- Record list:
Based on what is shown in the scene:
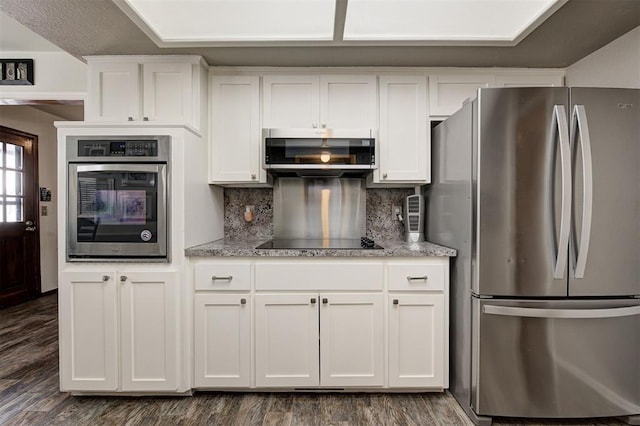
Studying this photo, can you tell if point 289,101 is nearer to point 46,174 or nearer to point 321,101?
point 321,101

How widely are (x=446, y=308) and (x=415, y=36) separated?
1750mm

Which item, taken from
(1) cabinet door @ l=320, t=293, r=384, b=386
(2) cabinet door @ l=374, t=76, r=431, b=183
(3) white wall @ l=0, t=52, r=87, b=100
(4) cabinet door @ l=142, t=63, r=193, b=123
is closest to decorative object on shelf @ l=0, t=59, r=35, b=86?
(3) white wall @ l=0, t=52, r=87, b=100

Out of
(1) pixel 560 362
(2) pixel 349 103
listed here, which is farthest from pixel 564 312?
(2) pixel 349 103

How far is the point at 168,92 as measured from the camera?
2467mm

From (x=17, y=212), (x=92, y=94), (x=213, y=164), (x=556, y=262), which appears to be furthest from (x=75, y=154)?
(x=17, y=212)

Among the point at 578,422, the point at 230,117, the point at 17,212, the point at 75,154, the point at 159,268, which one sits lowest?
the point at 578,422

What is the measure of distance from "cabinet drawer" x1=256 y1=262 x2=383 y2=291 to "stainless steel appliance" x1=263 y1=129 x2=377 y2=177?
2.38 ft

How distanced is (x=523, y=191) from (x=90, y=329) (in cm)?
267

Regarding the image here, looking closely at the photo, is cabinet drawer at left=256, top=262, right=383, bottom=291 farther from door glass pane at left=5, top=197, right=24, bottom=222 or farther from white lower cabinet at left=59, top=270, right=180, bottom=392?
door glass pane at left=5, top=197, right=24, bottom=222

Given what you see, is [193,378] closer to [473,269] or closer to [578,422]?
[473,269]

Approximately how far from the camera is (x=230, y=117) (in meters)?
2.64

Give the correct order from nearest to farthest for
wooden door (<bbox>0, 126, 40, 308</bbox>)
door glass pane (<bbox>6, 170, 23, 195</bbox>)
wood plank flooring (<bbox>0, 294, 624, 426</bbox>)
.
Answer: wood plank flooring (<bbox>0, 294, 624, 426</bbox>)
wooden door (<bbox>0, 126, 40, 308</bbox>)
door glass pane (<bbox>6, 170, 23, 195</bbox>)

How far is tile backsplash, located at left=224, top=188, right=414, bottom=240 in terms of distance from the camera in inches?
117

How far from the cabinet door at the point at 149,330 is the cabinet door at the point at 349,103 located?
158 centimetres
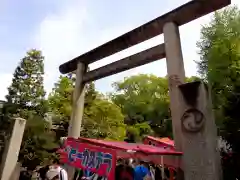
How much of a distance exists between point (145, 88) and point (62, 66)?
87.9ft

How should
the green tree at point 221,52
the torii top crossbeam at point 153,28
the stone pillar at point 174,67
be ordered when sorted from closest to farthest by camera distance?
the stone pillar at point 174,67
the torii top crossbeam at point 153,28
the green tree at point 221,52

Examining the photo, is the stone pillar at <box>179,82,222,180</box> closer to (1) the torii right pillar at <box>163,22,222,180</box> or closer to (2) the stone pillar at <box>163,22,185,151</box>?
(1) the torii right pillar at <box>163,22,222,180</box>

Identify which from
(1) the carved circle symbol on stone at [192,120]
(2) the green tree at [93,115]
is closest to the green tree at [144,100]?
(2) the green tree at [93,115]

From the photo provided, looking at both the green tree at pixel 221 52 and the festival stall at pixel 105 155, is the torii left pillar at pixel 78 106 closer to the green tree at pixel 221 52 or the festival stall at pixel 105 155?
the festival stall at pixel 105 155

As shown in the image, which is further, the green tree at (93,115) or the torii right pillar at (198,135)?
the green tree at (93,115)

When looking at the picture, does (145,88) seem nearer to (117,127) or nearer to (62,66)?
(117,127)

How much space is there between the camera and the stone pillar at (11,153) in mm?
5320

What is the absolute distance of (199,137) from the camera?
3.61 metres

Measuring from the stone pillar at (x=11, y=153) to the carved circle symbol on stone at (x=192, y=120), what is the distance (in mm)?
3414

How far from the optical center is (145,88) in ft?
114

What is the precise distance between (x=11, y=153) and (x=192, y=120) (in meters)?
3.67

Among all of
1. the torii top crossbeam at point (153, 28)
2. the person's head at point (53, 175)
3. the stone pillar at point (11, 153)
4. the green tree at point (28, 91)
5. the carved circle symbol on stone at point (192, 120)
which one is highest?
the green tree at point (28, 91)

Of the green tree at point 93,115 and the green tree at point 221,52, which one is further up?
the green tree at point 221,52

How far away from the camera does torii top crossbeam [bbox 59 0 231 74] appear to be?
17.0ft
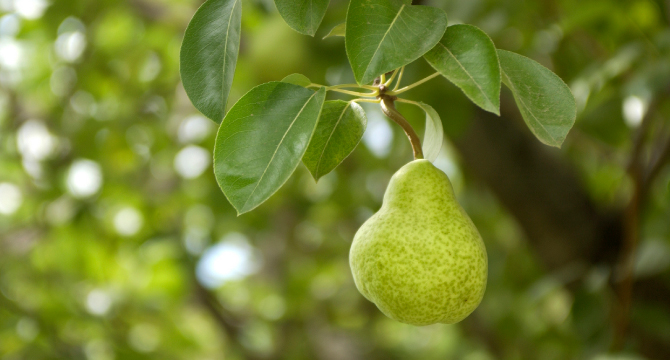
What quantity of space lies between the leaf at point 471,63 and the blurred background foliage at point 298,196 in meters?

- Exercise:
Rewrite the material from the line containing "How far away" through the end, swapping "blurred background foliage" for "distant foliage" and changing nothing else, and omit the pictures.

- Output below:
How far away from the camera does torii top crossbeam [bbox 59 0 231 74] appear to be?
17.0ft
What quantity of space lies between the leaf at point 471,63 and the distant foliage at point 298,196 in meters?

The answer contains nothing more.